[Collected data entries]

— begin —

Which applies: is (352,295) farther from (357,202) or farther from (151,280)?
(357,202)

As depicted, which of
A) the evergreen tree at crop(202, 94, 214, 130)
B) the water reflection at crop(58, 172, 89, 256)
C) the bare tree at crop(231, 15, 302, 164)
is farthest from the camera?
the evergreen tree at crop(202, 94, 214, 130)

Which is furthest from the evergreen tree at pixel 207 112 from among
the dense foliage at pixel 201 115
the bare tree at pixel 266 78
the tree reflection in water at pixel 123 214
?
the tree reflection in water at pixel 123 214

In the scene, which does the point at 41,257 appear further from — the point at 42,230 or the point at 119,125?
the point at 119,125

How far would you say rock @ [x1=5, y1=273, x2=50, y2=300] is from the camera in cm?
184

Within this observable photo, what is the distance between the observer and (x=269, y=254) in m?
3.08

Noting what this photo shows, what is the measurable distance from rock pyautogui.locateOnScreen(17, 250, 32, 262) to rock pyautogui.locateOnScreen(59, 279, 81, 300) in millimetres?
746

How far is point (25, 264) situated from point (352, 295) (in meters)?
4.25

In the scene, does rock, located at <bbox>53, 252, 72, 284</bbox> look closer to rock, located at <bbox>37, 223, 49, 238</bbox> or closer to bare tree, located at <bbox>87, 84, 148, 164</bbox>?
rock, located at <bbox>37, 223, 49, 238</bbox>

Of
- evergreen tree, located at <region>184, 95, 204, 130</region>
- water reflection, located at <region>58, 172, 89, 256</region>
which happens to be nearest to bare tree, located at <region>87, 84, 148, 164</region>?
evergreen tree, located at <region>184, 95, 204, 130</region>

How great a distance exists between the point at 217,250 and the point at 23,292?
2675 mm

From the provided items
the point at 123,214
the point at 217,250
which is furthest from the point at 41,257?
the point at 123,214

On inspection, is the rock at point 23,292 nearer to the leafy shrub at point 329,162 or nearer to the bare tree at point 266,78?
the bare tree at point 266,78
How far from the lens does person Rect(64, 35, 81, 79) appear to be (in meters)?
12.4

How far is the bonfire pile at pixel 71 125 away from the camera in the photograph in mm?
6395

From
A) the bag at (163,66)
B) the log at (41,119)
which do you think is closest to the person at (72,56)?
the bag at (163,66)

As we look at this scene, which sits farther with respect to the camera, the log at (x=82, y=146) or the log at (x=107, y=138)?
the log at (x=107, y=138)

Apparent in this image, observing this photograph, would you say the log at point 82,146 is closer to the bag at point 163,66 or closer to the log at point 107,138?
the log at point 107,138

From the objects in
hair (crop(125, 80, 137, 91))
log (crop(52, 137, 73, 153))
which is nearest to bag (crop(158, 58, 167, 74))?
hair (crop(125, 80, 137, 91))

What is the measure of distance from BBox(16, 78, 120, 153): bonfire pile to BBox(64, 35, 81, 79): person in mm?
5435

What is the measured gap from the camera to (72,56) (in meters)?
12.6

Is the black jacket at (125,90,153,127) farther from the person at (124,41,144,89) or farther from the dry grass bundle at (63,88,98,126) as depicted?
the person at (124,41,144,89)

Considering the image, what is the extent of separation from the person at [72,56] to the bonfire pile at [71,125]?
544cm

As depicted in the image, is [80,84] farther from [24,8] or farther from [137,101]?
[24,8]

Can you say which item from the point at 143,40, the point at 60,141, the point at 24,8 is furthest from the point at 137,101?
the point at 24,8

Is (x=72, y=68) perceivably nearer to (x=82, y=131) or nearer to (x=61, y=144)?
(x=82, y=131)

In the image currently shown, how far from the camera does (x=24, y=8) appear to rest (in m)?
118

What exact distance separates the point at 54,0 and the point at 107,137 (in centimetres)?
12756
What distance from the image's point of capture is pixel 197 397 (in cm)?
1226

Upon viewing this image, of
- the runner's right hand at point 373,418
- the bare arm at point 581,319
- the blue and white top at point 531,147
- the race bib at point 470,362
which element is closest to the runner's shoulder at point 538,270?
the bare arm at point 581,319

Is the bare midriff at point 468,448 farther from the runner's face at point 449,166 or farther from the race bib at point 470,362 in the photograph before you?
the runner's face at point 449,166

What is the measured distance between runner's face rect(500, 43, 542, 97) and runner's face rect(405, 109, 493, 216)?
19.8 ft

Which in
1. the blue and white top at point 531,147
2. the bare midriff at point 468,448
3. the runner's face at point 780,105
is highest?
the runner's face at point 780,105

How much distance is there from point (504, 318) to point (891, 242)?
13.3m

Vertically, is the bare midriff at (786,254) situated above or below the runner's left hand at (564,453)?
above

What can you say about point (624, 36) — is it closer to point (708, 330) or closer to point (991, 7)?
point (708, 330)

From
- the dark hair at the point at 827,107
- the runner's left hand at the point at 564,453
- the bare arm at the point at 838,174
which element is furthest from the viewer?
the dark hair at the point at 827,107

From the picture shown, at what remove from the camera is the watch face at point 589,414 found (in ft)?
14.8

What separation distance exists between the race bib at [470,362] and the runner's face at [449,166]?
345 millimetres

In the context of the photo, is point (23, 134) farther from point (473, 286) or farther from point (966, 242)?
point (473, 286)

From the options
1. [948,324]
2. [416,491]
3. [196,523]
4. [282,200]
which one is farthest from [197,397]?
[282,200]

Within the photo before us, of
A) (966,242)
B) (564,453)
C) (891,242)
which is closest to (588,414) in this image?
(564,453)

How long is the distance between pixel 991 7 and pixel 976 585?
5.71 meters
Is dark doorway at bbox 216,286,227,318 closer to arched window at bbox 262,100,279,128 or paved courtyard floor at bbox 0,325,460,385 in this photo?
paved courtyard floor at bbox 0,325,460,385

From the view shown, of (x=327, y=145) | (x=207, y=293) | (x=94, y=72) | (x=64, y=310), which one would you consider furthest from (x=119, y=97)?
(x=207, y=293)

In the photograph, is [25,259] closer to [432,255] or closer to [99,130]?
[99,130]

— end —

**INSTRUCTION:** Set down all of the lines above again, word for word and character for character, with nothing changed, added, or left out.

**SOLUTION TO THIS TASK:**
Which applies: is (352,295) farther from (357,202) or farther from (151,280)?
(357,202)

As depicted, which of
A) the evergreen tree at crop(202, 94, 214, 130)
B) the water reflection at crop(58, 172, 89, 256)
C) the bare tree at crop(231, 15, 302, 164)
is farthest from the camera?
the evergreen tree at crop(202, 94, 214, 130)

Which is furthest from the evergreen tree at pixel 207 112 from among
the dense foliage at pixel 201 115
the bare tree at pixel 266 78
the tree reflection in water at pixel 123 214
?
the tree reflection in water at pixel 123 214

In the scene, which does the point at 41,257 appear further from — the point at 42,230 or the point at 119,125?
the point at 119,125

How far would you say rock @ [x1=5, y1=273, x2=50, y2=300] is from the camera in cm?
184

Within this observable photo, what is the distance between the observer and (x=269, y=254) in m?
3.08

Noting what this photo shows, what is the measurable distance from rock pyautogui.locateOnScreen(17, 250, 32, 262) to rock pyautogui.locateOnScreen(59, 279, 81, 300) in millimetres?
746

How far is point (25, 264) situated from point (352, 295) (in meters)?
4.25

In the scene, does rock, located at <bbox>53, 252, 72, 284</bbox> look closer to rock, located at <bbox>37, 223, 49, 238</bbox> or closer to bare tree, located at <bbox>87, 84, 148, 164</bbox>?
rock, located at <bbox>37, 223, 49, 238</bbox>

Of
- evergreen tree, located at <region>184, 95, 204, 130</region>
- water reflection, located at <region>58, 172, 89, 256</region>
which happens to be nearest to bare tree, located at <region>87, 84, 148, 164</region>?
evergreen tree, located at <region>184, 95, 204, 130</region>

How great a distance exists between the point at 217,250 and the point at 23,292?
2675 mm

From the provided items
the point at 123,214
the point at 217,250
which is furthest from the point at 41,257?
the point at 123,214

On inspection, is the rock at point 23,292 nearer to the leafy shrub at point 329,162 or nearer to the bare tree at point 266,78?
the bare tree at point 266,78
How far from the lens does person Rect(64, 35, 81, 79) appear to be (in meters)?
12.4

How far is the bonfire pile at pixel 71 125 away from the camera in the photograph in mm?
6395

From
A) the bag at (163,66)
B) the log at (41,119)
which do you think is closest to the person at (72,56)?
the bag at (163,66)

As we look at this scene, which sits farther with respect to the camera, the log at (x=82, y=146) or the log at (x=107, y=138)?
the log at (x=107, y=138)

Apparent in this image, observing this photograph, would you say the log at point 82,146 is closer to the bag at point 163,66 or closer to the log at point 107,138?
the log at point 107,138

From the objects in
hair (crop(125, 80, 137, 91))
log (crop(52, 137, 73, 153))
which is nearest to bag (crop(158, 58, 167, 74))?
hair (crop(125, 80, 137, 91))

What is the measure of distance from BBox(16, 78, 120, 153): bonfire pile to BBox(64, 35, 81, 79): person in mm?
5435

What is the measured gap from the camera to (72,56) (in meters)?
12.6

Is the black jacket at (125,90,153,127) farther from the person at (124,41,144,89) or farther from the dry grass bundle at (63,88,98,126) as depicted?
the person at (124,41,144,89)

Considering the image, what is the extent of separation from the person at [72,56] to the bonfire pile at [71,125]?
544cm

As depicted in the image, is [80,84] farther from [24,8] or farther from [137,101]?
[24,8]

Can you say which item from the point at 143,40, the point at 60,141, the point at 24,8 is furthest from the point at 137,101?
the point at 24,8

Is (x=72, y=68) perceivably nearer to (x=82, y=131) or nearer to (x=61, y=144)?
(x=82, y=131)

In the image currently shown, how far from the camera does (x=24, y=8) appear to rest (in m)?
118

What exact distance separates the point at 54,0 and the point at 107,137 (in centimetres)?
12756
What distance from the image's point of capture is pixel 197 397 (in cm)?
1226

Upon viewing this image, of
- the runner's right hand at point 373,418
- the bare arm at point 581,319
- the blue and white top at point 531,147
- the race bib at point 470,362
which element is closest to the runner's shoulder at point 538,270?
the bare arm at point 581,319

Is the bare midriff at point 468,448 farther from the runner's face at point 449,166 or farther from the race bib at point 470,362 in the photograph before you?
the runner's face at point 449,166

What is the measured distance between runner's face rect(500, 43, 542, 97) and runner's face rect(405, 109, 493, 216)?
19.8 ft

Which in
1. the blue and white top at point 531,147
2. the bare midriff at point 468,448
3. the runner's face at point 780,105
is highest?
the runner's face at point 780,105

How much distance is there from point (504, 318) to point (891, 242)?
13.3m

Vertically, is the bare midriff at (786,254) situated above or below the runner's left hand at (564,453)?
above

What can you say about point (624, 36) — is it closer to point (708, 330) or closer to point (991, 7)?
point (708, 330)

From
- the dark hair at the point at 827,107
- the runner's left hand at the point at 564,453
- the bare arm at the point at 838,174
which element is furthest from the viewer?
the dark hair at the point at 827,107

From the picture shown, at what remove from the camera is the watch face at point 589,414 found (in ft)?
14.8

What separation distance exists between the race bib at [470,362] and the runner's face at [449,166]?
345 millimetres

In the context of the photo, is point (23, 134) farther from point (473, 286) or farther from point (966, 242)?
point (473, 286)

From the options
1. [948,324]
2. [416,491]
3. [196,523]
4. [282,200]
which one is farthest from [197,397]?
[282,200]

Within the photo before us, of
A) (966,242)
B) (564,453)
C) (891,242)
which is closest to (588,414) in this image?
(564,453)

How long is the distance between pixel 991 7 and pixel 976 585?
5.71 meters
Is dark doorway at bbox 216,286,227,318 closer to arched window at bbox 262,100,279,128 or paved courtyard floor at bbox 0,325,460,385 in this photo?
paved courtyard floor at bbox 0,325,460,385

From the view shown, of (x=327, y=145) | (x=207, y=293) | (x=94, y=72) | (x=64, y=310), which one would you consider furthest from (x=119, y=97)?
(x=207, y=293)

In the photograph, is [25,259] closer to [432,255] or closer to [99,130]?
[99,130]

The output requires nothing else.